II. Sócrates começou por dizer que a PT não devia vender a Vivo, porque a Vivo era do "interesse nacional". Pois, pois. Passadas três semanas, este raciocínio desapareceu. A Vivo foi vendida, e o mesmo Sócrates veio dizer que "sim, senhora". O que mudou nestas três semanas? Bom, mudou a proposta da Telefónica. Se não estou em erro, a empresa espanhola, depois do bloqueio provocado pela golden share, meteu mais 350 milhões de euros em cima da mesa. Perante isto, pergunta-se: o "interesse nacional" é vendável apenas por 350 milhões? Pior: como é óbvio, esta venda não beneficia o país no seu todo; beneficia apenas os acionistas privados. Ou seja, objetivamente (repito: objetivamente), o "interesse nacional" de Sócrates beneficiou apenas os acionistas privados da PT. Meus amigos, as empresas devem fazer pela vidinha. Não há cá anjinhos no mundo dos negócios. Mas é irritante perceber que o sagrado e imaculado "interesse nacional" defende apenas os interesses privados dos acionistas das empresas com golden share.
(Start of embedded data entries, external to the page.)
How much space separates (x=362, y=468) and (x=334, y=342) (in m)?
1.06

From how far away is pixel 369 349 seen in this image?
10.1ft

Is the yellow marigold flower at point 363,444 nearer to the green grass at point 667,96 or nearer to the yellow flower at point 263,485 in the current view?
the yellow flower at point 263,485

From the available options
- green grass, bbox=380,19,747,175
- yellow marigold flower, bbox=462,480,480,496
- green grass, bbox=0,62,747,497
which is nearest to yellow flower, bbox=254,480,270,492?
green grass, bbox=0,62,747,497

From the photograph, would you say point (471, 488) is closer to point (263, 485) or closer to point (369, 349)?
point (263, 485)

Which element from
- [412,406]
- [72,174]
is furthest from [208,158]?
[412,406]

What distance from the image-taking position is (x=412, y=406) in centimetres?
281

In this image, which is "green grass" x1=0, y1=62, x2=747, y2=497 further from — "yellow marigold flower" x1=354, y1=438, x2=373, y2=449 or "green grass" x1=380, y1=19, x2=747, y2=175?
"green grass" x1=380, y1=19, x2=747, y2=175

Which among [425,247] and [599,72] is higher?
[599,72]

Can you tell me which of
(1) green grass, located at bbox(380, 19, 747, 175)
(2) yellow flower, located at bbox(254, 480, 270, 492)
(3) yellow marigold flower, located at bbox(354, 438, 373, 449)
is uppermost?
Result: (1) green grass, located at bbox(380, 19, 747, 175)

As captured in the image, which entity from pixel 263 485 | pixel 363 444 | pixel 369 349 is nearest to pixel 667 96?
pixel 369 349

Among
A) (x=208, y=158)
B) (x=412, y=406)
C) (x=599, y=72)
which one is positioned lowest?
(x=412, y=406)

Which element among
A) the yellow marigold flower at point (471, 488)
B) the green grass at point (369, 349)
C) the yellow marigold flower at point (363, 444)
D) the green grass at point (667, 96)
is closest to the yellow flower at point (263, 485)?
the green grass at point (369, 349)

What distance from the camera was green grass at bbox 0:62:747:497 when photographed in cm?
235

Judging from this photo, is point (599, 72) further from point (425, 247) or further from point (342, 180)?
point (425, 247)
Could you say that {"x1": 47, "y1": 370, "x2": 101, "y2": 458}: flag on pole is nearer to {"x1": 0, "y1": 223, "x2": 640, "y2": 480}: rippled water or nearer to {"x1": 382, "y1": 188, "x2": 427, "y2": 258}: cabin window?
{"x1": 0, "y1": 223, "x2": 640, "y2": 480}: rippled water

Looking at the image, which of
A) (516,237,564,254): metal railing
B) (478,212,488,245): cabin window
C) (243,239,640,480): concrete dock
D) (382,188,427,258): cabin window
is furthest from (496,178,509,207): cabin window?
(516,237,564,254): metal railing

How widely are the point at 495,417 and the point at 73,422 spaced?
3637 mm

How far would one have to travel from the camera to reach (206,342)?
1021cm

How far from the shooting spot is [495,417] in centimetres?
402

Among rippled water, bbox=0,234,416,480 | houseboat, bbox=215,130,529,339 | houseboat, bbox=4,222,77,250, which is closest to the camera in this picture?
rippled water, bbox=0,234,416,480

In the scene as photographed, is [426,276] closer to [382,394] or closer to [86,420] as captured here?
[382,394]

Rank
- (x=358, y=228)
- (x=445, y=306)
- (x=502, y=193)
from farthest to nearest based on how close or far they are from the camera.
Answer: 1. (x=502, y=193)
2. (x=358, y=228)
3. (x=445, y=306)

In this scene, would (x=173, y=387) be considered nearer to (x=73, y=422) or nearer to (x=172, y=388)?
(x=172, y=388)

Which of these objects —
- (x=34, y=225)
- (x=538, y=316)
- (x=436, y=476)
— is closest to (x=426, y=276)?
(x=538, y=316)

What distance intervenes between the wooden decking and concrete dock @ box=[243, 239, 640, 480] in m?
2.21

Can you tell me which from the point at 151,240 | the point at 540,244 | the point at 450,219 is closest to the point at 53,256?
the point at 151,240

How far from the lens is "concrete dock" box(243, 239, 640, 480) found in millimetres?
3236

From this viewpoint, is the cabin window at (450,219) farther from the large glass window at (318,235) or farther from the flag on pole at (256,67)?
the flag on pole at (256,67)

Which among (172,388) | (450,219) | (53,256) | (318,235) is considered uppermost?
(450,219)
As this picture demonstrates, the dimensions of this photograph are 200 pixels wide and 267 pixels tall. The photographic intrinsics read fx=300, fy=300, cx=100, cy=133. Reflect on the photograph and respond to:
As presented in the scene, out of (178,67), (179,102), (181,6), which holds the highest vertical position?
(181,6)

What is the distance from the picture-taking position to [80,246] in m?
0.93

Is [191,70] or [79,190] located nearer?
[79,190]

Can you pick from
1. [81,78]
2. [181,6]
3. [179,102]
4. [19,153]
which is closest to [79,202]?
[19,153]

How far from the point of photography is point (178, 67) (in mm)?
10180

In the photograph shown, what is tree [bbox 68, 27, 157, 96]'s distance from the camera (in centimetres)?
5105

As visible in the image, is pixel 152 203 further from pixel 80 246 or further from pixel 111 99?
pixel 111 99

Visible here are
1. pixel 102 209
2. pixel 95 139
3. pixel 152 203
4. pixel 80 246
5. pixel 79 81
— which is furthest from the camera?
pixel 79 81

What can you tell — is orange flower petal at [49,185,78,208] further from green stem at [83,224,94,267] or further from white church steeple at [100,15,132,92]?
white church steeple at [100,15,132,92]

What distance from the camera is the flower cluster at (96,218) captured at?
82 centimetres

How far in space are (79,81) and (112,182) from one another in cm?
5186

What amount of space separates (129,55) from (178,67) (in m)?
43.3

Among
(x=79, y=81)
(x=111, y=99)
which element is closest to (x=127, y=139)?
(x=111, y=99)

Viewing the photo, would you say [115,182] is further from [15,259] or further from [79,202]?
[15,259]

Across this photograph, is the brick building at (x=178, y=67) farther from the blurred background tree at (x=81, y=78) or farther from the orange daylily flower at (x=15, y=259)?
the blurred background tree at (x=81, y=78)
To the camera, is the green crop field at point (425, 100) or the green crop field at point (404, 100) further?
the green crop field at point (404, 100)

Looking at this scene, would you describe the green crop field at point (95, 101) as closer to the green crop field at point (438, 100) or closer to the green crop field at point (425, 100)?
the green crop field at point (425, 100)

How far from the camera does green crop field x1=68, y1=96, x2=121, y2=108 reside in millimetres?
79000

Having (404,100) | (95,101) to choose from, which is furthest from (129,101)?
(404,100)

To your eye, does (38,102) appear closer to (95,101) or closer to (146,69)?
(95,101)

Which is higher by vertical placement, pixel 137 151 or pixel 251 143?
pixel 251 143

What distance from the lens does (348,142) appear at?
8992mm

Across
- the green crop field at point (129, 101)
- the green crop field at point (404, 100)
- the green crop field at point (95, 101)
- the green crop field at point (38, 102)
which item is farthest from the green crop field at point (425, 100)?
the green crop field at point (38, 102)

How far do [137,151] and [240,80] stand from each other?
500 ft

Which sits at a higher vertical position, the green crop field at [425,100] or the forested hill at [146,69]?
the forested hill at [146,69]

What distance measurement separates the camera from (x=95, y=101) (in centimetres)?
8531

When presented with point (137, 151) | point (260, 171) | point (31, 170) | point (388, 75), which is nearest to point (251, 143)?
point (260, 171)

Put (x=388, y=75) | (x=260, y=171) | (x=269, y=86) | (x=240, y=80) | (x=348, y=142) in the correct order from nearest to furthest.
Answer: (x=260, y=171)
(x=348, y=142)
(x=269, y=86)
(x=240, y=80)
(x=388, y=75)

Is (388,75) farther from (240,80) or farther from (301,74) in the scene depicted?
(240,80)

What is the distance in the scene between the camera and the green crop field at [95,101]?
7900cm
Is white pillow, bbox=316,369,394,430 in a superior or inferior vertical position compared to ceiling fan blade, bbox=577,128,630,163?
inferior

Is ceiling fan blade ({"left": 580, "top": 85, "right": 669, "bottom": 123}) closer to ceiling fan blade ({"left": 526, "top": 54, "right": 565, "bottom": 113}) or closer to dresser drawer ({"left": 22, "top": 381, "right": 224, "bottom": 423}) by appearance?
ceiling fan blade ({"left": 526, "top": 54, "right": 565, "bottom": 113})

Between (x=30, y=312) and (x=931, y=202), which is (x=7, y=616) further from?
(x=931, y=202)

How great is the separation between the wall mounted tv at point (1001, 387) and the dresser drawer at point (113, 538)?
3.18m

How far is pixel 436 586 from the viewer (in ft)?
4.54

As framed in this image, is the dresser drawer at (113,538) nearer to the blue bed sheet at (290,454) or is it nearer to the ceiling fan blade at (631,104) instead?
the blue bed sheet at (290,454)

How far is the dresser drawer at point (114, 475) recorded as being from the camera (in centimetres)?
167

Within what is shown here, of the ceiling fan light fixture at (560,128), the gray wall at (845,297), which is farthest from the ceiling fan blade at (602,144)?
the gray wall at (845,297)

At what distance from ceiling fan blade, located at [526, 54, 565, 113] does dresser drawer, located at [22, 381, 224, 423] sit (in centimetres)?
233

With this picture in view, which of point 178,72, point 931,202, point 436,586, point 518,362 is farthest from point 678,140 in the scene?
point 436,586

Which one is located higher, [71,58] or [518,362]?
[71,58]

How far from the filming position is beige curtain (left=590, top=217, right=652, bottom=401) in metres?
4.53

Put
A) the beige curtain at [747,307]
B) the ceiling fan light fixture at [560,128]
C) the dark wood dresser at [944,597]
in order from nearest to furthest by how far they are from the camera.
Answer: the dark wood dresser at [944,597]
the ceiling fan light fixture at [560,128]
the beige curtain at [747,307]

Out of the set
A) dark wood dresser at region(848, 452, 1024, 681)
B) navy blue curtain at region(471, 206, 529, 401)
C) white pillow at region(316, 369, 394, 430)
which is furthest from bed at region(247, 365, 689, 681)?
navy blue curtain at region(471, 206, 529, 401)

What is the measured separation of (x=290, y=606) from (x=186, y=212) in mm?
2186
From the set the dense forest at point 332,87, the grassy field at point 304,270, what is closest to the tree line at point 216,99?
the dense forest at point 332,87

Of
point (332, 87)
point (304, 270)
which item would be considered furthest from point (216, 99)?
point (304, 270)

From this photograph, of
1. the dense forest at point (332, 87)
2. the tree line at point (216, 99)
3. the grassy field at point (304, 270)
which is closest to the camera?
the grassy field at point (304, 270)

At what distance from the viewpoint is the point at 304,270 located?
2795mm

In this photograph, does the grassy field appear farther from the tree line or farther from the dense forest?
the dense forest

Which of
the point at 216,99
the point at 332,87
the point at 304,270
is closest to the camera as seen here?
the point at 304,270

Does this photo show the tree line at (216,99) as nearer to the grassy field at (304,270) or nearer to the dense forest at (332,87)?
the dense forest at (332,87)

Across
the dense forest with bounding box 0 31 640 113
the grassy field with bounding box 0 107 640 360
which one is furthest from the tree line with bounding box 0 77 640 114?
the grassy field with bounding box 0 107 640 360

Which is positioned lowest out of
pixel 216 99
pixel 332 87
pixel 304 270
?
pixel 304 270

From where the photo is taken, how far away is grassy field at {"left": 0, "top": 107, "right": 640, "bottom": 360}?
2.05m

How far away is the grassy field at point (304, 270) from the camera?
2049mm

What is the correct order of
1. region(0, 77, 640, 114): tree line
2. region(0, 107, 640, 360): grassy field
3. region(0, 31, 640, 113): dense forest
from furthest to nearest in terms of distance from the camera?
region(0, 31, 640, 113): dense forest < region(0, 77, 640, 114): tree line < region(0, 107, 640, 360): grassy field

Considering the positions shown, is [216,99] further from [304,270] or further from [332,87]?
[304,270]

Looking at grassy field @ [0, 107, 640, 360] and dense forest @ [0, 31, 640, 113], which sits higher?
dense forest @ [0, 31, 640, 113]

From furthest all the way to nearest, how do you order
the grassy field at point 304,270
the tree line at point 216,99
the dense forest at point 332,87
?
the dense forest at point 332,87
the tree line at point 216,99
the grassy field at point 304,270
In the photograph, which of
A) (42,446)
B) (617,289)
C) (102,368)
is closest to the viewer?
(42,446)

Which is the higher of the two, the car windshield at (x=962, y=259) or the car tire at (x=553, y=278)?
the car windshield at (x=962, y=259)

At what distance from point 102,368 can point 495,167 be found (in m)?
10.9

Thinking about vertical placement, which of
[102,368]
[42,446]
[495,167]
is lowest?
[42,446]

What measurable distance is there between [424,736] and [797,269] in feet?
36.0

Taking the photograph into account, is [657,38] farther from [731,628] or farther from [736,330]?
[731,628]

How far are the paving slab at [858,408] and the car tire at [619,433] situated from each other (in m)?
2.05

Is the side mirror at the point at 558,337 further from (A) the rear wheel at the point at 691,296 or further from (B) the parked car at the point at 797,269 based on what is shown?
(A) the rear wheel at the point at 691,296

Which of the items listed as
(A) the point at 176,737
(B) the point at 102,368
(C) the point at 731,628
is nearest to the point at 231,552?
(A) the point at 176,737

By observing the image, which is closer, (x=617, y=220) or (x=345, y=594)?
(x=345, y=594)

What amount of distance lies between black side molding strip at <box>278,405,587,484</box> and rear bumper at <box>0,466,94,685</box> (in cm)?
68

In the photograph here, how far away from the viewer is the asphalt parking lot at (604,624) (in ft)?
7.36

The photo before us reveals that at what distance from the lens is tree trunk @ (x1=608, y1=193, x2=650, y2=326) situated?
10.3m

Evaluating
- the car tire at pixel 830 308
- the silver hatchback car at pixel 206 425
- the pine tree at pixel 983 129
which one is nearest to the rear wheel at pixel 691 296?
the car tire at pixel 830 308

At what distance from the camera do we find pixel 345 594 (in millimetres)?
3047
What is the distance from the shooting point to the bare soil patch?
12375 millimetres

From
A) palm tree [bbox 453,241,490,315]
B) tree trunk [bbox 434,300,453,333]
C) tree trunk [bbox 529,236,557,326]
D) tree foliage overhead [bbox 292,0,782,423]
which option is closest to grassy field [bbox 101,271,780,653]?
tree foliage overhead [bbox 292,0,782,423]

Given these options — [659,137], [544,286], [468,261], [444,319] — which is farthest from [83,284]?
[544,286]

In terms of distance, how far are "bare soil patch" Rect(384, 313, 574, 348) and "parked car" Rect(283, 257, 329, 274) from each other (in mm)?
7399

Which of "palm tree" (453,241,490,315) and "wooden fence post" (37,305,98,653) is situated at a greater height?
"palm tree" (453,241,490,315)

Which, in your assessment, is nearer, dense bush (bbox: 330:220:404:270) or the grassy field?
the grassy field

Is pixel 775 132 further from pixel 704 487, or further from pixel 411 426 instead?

III. Mas vamos lá pensar noutro - hipotético - cenário, um cenário onde os acionistas privados também são prejudicados. Se era do "interesse nacional" manter a Vivo, Sócrates devia ter mantido a sua posição inicial. Se era para vender a Vivo, então arrecadava-se o dinheiro e, depois, com tempo, investir-se-ia o dinheiro noutro sítio. Mas não foi isso que aconteceu. Como salienta João Vieira Pereira, "a PT foi obrigada por Sócrates a ir, a correr, às compras no Brasil". Assim, devido a esta pressa socrática, a golden share acabou por custar dinheiro à PT. A posição na Oi valia - no mercado - 2,8 milhões de euros, mas a PT comprou-a por 3,7 milhões. Esta diferença (900 milhões) é superior aos dividendos gerados pelo primeiro "não" de Sócrates (350 milhões).
IV. Portanto, alguém é capaz de me explicar esta espessa irracionalidade económica? José Sócrates deu aquele primeiro "não" apenas para subir uns pontinhos nas sondagens, enquanto cavaleiro anti-Castela? É só isso? Ou há aqui mais qualquer coisa? Quem ganhou o quê com este negócio? É que o país não ganhou nada, e a PT - enquanto multinacional - também não.